• [Consignes de travail]:
A – Dans le texte sur les Amazones, où Aristote situe-t-il ce peuple ?
B – D'après le texte sur les Amazones, pourquoi l'idée qu'elles se coupaient le sein droit est-elle largement battue en brèche ?
C – Restituez le passage du texte sur les Amazones qui va de « Largement absentes de » jusqu'à « de l’Ukraine actuelle. » inclus.

• [Texte du document]:
=======

Largement absentes de l’histoire des guerres, les femmes y ont pourtant toujours joué un rôle essentiel, et pas seulement à l’arrière. Après Nancy Wake, Louise de Bettignies, Violette Morris, Virginia Hall et Boadicée cet avant-dernier volet s’intéresse à l’incarnation même de la femme combattante : les Amazones. Avec une question lancinante s’il en est : au-delà de l’image légendaire de la guerrière au sein tranché, que trouve-t-on aux racines du mythe ?
Naissance d’un mythe
Avant de renaître dans les comics ou au cinéma, les Amazones sont d’abord apparues dans les récits antiques, il y a 25 siècles bien tassés. Aristote les situe au nord-est de l’actuelle Turquie, Diodore de Sicile les voit plutôt libyennes* et Hérodote y va de son hypothèse en évoquant un peuple venu de Scythie, au sud de l’Ukraine actuelle.
Poètes, orateurs, savants, philosophes, historiens… Tous les auteurs de l’Antiquité ou presque ont pour ainsi dire la bouche pleine de mythes. Si les versions varient d’un texte à l’autre, le portrait général montre des femmes guerrières, libres, indépendantes et fichtrement farouches. Certains auteurs prétendent même qu’elles se coupaient le sein droit pour pouvoir tirer à l’arc et combattre plus facilement, « Amazone » signifiant dans leur esprit a-mazos, soit « privée de sein » en grec ancien. Un détail largement battu en brèche par le fait qu’aucune représentation artistique antique – littéralement aucune – ne montre de femmes à la poitrine mutilée, alors que le thème de l’Amazone est l’un des plus fréquents. On les voit généralement vêtues d’une sorte de pantalon collant à la mode orientale ou d’une courte tunique et équipées d’un arc, d’un bouclier en demi-lune et parfois d’une hache.
Autre trait récurrent qui se fige dans l’Antiquité, l’idée que ces Amazones se débrouillaient parfaitement sans hommes, se contentant de quelques raids épisodiques parmi les tribus voisines, le temps de quelques liaisons sans lendemain destinées à perpétuer leur peuple. Cela va sans dire, si Homère salue chez elle une vigueur guerrière « égale aux hommes », ces coutumes sont autant d’horreurs aux yeux d’auteurs qui y voient pour la plupart une inversion scandaleuse de leur société patriarcale et n’ont de cesse de dénoncer la barbarie d’une telle peuplade. Ce n’est pas un hasard si l’un des thèmes favoris des céramistes et des sculpteurs est un combat épique, par exemple celui d’Achille contre Penthésilée sous les murs de Troie ou d’Héraclès contre la reine Hippolyte. Bien entendu, c’est à chaque fois le héros grec qui soumet la femme barbare…
Femme-guerrière, femme-fantasme
Une horreur donc, mais aussi un fantasme émoustillant promis à un bel avenir dans la fiction occidentale : sans même citer Wonder Woman, archétype de la super-héroïne et fille d’une Amazone, il faut voir ce que les magazines pour hommes des années 50 et 60 comme Man to Man ou Men In Danger pouvaient imaginer sur le thème du jeune Occidental vigoureux, jeté par hasard sur une île peuplées de femmes très belles et très fortes pour leur servir de jouet sexuel et de simple reproducteur… L’exemple ci-dessous étant loin d’être le plus caricatural.

=======

• [Enregistrements de données]:
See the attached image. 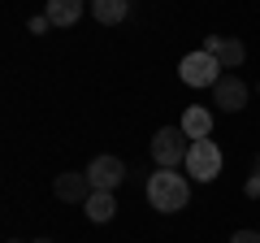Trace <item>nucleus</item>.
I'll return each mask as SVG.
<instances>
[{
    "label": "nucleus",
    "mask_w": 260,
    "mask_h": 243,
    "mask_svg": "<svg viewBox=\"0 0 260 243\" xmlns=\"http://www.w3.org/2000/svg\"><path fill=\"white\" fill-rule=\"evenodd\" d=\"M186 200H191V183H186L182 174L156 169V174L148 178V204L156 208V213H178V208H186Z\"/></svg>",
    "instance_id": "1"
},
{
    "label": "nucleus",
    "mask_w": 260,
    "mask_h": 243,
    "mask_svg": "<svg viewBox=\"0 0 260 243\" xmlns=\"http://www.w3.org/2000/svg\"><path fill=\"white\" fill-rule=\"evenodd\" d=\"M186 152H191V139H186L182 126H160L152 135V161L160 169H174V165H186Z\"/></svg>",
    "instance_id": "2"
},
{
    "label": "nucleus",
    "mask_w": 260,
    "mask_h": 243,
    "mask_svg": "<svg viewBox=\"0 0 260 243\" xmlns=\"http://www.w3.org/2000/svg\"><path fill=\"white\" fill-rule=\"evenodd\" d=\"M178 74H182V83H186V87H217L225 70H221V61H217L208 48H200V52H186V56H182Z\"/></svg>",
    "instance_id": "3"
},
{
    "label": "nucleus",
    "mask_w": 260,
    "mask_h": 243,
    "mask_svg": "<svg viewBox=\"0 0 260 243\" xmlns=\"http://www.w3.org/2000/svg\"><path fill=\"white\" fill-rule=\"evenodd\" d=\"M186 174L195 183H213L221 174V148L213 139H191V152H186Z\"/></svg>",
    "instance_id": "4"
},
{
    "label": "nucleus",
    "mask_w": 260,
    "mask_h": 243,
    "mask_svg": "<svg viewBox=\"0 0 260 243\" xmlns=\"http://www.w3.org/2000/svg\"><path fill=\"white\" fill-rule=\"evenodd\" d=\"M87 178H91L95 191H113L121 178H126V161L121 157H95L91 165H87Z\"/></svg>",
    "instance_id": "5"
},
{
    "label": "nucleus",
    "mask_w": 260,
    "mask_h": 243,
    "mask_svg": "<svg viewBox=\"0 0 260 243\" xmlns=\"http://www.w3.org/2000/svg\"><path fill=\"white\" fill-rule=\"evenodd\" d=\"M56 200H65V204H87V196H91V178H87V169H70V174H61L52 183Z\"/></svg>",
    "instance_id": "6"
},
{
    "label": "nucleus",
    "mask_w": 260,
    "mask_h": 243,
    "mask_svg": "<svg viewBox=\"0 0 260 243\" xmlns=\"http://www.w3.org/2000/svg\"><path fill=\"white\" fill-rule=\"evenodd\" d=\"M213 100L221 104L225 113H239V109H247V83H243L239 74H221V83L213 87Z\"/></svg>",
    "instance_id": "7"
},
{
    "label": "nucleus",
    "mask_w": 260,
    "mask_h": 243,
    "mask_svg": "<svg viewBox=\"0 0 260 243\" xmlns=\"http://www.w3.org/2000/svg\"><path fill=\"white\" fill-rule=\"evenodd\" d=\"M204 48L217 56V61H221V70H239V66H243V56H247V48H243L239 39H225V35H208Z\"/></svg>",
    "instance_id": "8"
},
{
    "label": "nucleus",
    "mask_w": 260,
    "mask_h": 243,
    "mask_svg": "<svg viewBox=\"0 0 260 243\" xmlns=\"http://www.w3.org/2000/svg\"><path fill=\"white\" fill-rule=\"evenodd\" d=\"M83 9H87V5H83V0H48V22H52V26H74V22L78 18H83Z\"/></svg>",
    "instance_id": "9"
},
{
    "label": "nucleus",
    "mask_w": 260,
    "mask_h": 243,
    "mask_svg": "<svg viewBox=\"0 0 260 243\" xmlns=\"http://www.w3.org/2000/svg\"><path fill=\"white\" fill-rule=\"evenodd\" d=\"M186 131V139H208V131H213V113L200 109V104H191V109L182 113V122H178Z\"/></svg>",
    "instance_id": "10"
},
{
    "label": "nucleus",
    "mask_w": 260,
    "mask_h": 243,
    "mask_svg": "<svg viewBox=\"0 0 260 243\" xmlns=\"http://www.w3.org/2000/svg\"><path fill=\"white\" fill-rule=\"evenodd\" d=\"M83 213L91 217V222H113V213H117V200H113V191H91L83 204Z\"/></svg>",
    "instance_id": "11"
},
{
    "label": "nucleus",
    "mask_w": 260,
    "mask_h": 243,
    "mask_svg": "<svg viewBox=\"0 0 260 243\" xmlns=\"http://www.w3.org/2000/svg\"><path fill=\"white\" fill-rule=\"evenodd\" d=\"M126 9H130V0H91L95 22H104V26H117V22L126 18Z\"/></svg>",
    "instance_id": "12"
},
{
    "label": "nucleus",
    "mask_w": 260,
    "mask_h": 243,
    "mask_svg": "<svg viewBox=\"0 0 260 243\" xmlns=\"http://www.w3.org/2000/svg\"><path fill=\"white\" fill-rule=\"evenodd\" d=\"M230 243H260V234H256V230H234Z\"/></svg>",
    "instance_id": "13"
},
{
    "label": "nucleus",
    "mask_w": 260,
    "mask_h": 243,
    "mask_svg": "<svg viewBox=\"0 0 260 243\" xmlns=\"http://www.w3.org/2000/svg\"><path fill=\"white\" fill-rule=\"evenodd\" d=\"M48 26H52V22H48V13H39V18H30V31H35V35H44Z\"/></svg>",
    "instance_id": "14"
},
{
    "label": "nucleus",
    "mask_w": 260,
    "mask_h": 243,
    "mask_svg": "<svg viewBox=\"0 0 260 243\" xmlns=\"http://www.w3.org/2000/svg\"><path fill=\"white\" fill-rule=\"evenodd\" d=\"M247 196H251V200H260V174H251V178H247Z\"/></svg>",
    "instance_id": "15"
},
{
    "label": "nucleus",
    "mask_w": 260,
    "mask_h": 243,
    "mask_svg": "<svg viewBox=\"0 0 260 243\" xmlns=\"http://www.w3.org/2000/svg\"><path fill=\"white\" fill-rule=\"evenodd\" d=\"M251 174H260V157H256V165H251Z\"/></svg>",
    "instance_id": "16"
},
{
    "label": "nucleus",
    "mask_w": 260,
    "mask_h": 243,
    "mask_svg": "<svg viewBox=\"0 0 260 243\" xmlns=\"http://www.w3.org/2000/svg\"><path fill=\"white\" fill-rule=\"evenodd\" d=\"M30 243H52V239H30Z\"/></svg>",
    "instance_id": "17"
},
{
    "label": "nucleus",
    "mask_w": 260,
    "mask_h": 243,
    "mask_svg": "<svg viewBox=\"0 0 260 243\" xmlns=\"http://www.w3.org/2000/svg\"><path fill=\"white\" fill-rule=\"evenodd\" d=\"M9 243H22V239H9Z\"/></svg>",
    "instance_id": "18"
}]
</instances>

=======

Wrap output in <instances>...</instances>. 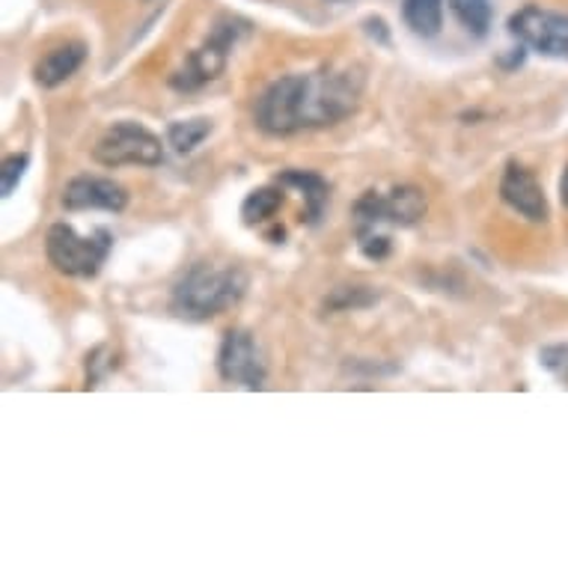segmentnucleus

=======

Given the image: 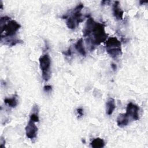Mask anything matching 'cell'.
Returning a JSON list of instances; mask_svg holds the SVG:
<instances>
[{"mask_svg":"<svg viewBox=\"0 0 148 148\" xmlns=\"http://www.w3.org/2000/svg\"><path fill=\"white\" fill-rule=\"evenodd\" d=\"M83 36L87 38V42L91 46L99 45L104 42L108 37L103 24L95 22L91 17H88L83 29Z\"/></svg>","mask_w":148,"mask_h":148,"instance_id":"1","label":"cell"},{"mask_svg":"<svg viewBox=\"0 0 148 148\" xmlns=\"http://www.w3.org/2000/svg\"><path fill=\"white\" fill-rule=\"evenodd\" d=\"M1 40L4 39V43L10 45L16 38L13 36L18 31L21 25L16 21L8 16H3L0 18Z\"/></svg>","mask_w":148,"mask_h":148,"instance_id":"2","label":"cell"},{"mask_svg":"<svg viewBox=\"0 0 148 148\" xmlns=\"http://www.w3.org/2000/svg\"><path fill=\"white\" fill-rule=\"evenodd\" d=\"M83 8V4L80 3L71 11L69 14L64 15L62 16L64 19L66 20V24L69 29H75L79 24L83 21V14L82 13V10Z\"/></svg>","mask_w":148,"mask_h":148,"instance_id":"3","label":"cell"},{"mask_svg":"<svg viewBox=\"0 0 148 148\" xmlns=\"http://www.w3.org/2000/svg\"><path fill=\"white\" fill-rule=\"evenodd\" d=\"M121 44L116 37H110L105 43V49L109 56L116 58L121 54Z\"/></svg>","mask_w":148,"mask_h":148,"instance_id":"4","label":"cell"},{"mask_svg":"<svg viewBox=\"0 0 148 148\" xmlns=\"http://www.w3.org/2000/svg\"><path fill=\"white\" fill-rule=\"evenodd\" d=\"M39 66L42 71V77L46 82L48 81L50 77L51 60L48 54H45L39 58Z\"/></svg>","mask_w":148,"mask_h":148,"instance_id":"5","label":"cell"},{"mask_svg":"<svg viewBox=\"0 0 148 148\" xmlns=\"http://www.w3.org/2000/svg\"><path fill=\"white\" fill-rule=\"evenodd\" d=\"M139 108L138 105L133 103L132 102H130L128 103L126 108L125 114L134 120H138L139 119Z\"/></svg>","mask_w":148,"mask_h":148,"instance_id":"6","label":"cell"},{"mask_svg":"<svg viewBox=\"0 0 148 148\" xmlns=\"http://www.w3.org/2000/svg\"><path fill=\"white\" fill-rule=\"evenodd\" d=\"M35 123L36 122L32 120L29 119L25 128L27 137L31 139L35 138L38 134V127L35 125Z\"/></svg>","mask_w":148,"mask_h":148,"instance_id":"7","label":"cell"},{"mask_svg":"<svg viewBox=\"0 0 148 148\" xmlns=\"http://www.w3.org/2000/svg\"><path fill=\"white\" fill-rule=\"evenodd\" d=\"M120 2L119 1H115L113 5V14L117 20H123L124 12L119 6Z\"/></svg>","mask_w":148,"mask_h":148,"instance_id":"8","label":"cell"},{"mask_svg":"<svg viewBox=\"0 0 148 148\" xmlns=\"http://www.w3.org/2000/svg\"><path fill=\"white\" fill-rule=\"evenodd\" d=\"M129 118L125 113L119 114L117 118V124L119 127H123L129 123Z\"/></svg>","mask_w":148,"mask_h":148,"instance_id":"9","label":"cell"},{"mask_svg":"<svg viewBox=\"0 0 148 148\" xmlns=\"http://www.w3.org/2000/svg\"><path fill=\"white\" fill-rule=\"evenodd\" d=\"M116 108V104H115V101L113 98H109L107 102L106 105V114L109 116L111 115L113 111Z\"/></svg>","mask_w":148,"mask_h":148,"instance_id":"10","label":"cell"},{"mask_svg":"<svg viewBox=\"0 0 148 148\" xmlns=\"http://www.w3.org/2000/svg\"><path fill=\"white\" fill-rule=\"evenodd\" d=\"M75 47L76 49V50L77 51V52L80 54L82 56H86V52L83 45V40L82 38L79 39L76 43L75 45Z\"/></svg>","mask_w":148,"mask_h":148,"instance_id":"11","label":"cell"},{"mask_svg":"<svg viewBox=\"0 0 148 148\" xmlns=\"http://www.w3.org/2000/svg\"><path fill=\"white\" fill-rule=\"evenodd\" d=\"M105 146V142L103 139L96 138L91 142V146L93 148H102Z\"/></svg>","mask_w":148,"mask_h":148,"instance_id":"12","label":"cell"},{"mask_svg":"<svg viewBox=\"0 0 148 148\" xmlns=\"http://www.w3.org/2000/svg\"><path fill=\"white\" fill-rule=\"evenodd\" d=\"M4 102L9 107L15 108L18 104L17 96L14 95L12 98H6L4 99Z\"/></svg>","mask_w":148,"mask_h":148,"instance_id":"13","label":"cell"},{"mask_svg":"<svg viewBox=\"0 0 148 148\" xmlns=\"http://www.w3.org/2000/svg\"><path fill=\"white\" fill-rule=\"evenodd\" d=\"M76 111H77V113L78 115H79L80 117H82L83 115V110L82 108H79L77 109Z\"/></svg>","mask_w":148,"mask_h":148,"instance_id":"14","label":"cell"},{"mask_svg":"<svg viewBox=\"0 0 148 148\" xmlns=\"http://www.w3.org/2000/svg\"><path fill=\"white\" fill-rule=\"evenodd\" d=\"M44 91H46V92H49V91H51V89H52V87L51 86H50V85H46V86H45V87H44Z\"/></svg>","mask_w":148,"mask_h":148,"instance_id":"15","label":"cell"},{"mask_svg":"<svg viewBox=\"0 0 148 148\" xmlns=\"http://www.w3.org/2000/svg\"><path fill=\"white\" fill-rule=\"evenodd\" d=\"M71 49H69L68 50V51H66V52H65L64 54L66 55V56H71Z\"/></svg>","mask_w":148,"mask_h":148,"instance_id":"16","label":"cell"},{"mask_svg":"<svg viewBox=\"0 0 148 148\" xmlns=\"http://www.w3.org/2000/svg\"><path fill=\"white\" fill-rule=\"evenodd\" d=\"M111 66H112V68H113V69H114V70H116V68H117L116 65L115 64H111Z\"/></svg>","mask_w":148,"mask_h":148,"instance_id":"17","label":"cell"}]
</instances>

=======

• [Corrigé de l'exercice]:
A – Au nord-est de l'actuelle Turquie.

B – Aucune représentation artistique de l'Antiquité ne montre de femmes à la poitrine mutilée, alors que le thème de l'Amazone est l'un des plus fréquents.

C –
Largement absentes de l’histoire des guerres, les femmes y ont pourtant toujours joué un rôle essentiel, et pas seulement à l’arrière. Après Nancy Wake, Louise de Bettignies, Violette Morris, Virginia Hall et Boadicée cet avant-dernier volet s’intéresse à l’incarnation même de la femme combattante : les Amazones. Avec une question lancinante s’il en est : au-delà de l’image légendaire de la guerrière au sein tranché, que trouve-t-on aux racines du mythe ?
Naissance d’un mythe
Avant de renaître dans les comics ou au cinéma, les Amazones sont d’abord apparues dans les récits antiques, il y a 25 siècles bien tassés. Aristote les situe au nord-est de l’actuelle Turquie, Diodore de Sicile les voit plutôt libyennes* et Hérodote y va de son hypothèse en évoquant un peuple venu de Scythie, au sud de l’Ukraine actuelle.